## START SELECTED PASSAGE
Choosing whether to maintain or upgrade hydropower plant components can be difficult. Poor original equipment reliability can force changes, but often a detailed cost-benefit analysis is needed to make decisions. Understanding how others have tackled the process can help ensure success at your plant.
Although other renewable sources of energy may be growing at a faster rate, more electricity continues to be generated in the U.S. by conventional hydropower than by wind, solar, and geothermal power combined. A market report released last year by the U.S. Department of Energy Wind and Waterpower Technologies Office noted that of the 2,198 active hydro plants in the U.S., most of the 79.64 GW of total installed capacity is located at large projects built between 1930 and 1970.
A lot has changed since those plants began generating power. Technology and design techniques have evolved, allowing vast improvements to all kinds of power plant equipment. Digital governing systems now offer plants programmable features, providing flexibility and making what used to be difficult changes simple. New runner designs and insulation improvements have enhanced efficiency and increased capacity. Composite bearings have made maintenance easier and less time consuming.
So the question many decision-makers must answer is: “Should we continue to maintain the old equipment in our relatively reliable facilities or should we upgrade to new equipment that captures the benefits offered by the latest technology?”
Evaluating the Risk
Making that type of decision may seem pretty straightforward, but Darin Johnson, president of Seattle-based BIS Consulting, told POWER that there is more to it than a person might think. Determining if a new piece of equipment that offers a 2% efficiency improvement is a cost-effective upgrade can require the use of heavy-duty dispatch models.
## END SELECTED PASSAGE
• **STATED PROBLEM 1**:
Answer these questions from the hydropower passage, labeling each answer to match:
(a) How many active hydro plants in the U.S. does the Department of Energy report count?
(b) What have composite bearings done for plant maintenance?
(c) What organization is Darin Johnson president of?
• **STATED PROBLEM 2**: Reproduce word for word everything in the hydropower passage from "So the question" down to "heavy-duty dispatch models.".
The lines that come next are drawn from a separate source.
## START STORED ROWS
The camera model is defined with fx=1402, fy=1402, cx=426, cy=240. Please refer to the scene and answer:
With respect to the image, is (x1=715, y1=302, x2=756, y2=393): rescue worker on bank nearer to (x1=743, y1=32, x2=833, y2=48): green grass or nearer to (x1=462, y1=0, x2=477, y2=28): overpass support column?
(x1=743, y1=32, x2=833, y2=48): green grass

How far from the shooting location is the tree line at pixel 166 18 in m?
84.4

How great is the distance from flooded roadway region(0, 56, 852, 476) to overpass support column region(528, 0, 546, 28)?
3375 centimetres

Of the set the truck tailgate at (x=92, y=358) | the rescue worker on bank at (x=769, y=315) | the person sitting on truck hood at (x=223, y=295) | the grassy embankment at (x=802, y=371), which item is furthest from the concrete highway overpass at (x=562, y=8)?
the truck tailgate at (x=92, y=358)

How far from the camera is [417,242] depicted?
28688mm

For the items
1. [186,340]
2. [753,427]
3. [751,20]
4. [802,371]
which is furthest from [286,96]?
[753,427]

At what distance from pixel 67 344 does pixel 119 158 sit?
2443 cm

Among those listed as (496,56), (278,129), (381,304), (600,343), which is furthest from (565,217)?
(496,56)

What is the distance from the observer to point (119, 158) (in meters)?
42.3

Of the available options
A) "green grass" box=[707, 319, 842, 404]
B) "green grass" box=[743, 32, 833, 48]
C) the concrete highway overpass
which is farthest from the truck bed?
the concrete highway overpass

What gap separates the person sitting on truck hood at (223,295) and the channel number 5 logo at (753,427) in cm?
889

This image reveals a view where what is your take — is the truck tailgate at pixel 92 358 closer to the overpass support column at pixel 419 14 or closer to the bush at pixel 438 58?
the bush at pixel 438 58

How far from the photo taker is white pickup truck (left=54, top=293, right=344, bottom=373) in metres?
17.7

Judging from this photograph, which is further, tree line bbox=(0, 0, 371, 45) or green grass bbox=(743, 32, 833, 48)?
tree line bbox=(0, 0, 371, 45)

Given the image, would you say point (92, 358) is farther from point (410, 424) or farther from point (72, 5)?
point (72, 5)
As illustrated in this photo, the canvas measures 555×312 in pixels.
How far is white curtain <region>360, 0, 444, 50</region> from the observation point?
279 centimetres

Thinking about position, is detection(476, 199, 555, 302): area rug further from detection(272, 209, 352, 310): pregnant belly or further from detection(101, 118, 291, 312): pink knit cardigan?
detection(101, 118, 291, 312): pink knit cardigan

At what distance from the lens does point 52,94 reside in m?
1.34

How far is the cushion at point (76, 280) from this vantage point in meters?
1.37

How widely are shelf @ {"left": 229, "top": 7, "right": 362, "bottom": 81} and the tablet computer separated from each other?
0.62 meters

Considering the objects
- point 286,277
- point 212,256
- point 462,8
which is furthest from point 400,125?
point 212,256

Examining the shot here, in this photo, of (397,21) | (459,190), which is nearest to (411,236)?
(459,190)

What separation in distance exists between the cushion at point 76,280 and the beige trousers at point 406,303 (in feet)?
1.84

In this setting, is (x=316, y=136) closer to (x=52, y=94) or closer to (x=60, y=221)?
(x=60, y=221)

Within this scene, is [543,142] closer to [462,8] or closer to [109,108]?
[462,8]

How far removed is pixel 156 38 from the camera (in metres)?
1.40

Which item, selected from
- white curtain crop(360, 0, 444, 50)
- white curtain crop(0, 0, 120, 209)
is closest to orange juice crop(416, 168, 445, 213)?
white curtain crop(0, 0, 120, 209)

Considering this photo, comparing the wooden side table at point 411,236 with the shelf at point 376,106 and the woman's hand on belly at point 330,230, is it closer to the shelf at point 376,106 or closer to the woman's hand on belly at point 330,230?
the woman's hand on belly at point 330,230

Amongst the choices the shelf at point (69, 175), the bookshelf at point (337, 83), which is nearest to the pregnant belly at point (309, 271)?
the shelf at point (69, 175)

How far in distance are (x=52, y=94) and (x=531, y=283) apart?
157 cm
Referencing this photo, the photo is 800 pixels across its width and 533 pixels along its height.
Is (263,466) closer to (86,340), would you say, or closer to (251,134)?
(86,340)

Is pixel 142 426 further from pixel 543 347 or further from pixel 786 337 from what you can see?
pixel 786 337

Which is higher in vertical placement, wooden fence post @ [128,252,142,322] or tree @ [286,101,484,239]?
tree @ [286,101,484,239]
## END STORED ROWS
• **EXPECTED ANSWER 1**:
(a) 2,198
(b) They have made maintenance easier and less time consuming.
(c) Seattle-based BIS Consulting

• **EXPECTED ANSWER 2**:
So the question many decision-makers must answer is: “Should we continue to maintain the old equipment in our relatively reliable facilities or should we upgrade to new equipment that captures the benefits offered by the latest technology?”
Evaluating the Risk
Making that type of decision may seem pretty straightforward, but Darin Johnson, president of Seattle-based BIS Consulting, told POWER that there is more to it than a person might think. Determining if a new piece of equipment that offers a 2% efficiency improvement is a cost-effective upgrade can require the use of heavy-duty dispatch models.